I've always had chronic fatigue. I remember being twelve, and an adult mentioned how I couldn't possibly know how tired they felt because adulthood brought levels of exhaustion I couldn't imagine. I thought about that for days in fear, because I couldn't remember the last time I didn't feel tired.
Eventually I came to terms with the fact that I was just tired, and I couldn't do as many things as everyone else. People called me lazy, and I knew that wasn't true, but there's only so many times you can say "I'm tired" before people think it's an excuse. I don't blame them. When a teenager does 20 hours of extracurriculars every week and only says "I'm too tired" when you ask them to do the dishes, it's natural to think it's an excuse. At some point, I started to think the same thing.
It didn't matter that I could barely sit up.

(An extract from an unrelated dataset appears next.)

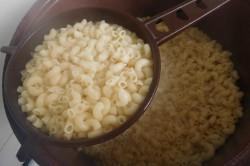 Příprava receptu Zapékané těstoviny s uzeným masem, krok 1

It was probably all in my head, and if I really wanted to, I could do it.
When I learned the name for it, chronic fatigue, I thought wow, people that have that must be miserable, because I am always tired and I cannot imagine what it would feel like if it were worse.
Spoiler alert, if you've been tired for a decade, it's probably chronic fatigue.
Once I figured that out though, I thought of my energy as the same as everyone else's, just smaller in quantity. And that might be true for some people, but I've figured out recently that it absolutely isn't true for me.
I used to be like wow I have so much energy today I can do this whole list for sure! And then I'd do the dishes and have to lay down for 2 hours. Then I'd think I must gave misjudged that, I didn't have as much energy as I thought.
But the thing is - I did have enough energy for more tasks, I just didn't go about them properly.
With chronic fatigue, your maximum energy is obviously much smaller than the average person's. Doing the dishes for you might use up the same percentage of energy that it takes to do all the daily chores for someone else.
If someone without chronic fatigue was to do all the daily chores, they would take breaks. Because otherwise, they're sprinting a marathon for no reason and it would take way more energy than necessary. We have to do the same.
Put the cups in the dishwasher, take a break. Put the bowls in, take a break. So on and so forth. This may mean taking breaks every 2-5 minutes but afterwards, you get to not feel like you've run a marathon while carrying 4 people on your back.
Today, I had a moderate amount of energy. Under my old system of go till you drop, I probably could have done most of the dishes and wiped off the counter and then been dead to the world for the rest of the day.
Under the new system, I scooped litter boxes, cleaned out the fridge, took the trash out, cleaned the stove, and wiped off the counter and did all the dishes. And after all that, I still had it in me to make a simple dinner, unload the dishwasher, and tidy the kitchen.
It was complete and utter insanity. Just because I sat down whenever I felt myself getting more tired than I already was.
All this to say, take fucking breaks. It's time to unlearn the ceaseless productivity bullshit that capitalism has shoved down our throats. Its actively counterproductive. Just sit down. Drink some water. Rest your body when it needs to rest.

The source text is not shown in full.